振り返ればKIMOTOダリア園も、大岡ひなたダリア園も、町田ダリア園きっかけでご縁が生まれたんですよね。ありがたや〜。
「両神山麓花の郷ダリア園」には、宮渕ダリア園の宮渕さん、もてぎの森ダリア園の長谷川さん、矢作園芸ダリア園の矢作さんが視察に来てくださり、ダリア園を通して色々な方と交流できた2024年でした。
町田ダリア園でもうひとつ、助けられたこともありました。コロナ禍で開園が危ぶまれたとき、町田ダリア園が先に開園してくれたおかげで必要な対策を準備でき、埼玉県のコロナ担当課にも「大丈夫」という言質を取れて「両神山麓花の郷ダリア園」の開園を後押しできました。日本ダリア会で交流があったからこそ、起こせたアクションでもあります。
新たなダリアとの出会い、絶えてしまったダリアとの再会(品種の保存)、園地周辺を借景にした楽しみ方の発見、ダリアを通した人との交流の場、ダリアの切り花や鉢植えや球根を買うための拠点、ダリア栽培相談の場、育種者には新作ダリア発表の場、自治体の観光の1ピース・・・。

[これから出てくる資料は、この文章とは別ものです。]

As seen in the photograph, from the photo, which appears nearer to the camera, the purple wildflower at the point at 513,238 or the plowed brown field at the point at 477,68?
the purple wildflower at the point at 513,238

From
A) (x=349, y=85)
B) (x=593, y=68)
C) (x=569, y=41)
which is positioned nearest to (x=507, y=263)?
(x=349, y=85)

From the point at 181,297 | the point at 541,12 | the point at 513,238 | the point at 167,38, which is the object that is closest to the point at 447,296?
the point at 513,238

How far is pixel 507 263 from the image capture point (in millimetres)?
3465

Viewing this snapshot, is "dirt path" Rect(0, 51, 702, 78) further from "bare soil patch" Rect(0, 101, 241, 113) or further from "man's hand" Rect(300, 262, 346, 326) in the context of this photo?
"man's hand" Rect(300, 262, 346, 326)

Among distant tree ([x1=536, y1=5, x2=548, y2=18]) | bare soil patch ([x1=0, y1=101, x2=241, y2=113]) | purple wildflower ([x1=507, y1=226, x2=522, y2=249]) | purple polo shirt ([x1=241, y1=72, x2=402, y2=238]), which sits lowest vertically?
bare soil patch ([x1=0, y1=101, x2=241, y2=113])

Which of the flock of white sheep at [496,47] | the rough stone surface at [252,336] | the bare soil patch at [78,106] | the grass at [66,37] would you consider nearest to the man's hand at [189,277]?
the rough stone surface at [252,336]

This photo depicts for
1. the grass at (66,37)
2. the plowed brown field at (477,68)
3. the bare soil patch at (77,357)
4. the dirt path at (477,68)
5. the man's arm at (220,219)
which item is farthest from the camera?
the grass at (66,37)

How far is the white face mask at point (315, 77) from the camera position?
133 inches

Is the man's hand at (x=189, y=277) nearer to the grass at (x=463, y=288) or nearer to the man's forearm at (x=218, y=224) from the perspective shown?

ダリア園には多くの役割があると、各園地を巡り改めて実感しました。
過去にも視察で「世羅高原農場」「とっとり花回廊」「宝塚ダリア園」「黒川ダリア園」「日野ダリア園」「なばなの里」「黒姫高原ダリア園(現在は黒姫グリーンガーデン)」「塙町ダリア園」「川西ダリヤ園」「秋田国際ダリア園」「矢作園芸ダリア園」「上野東照宮ぼたん苑」「蓼科高原バラクライングリッシュガーデン」とあちこち回らせていただきましたが、株の仕立て方や見せ方、レイアウト、栽培品種、育種株の割合、切り花の提供方法等、各ダリア園で異なっていて、各地にダリア園があることでダリアの魅力を多角的にお客様に届けられているんだなと考えます。
今後の継続的なダリアの普及にはダリア園が不可欠です。
市が支援する形での事業が終了したり、復活のためのクラウドファンディングを成功させたり、運営が大変なところもあると思いますが、全国のダリア園が継続できることを願っております。
地域おこし協力隊としてダリア園に3年携わったからこそ、大変さは知っています。
土作りから分球までの約10ヶ月間、を毎年継続するのは本当に大変なんですよ。だからこそ、日本各地のダリア園は素晴らしい!
そんなダリア園の存続はお客様あってこそですので、ダリアが好きな方はぜひ足を運んでくださいね〜。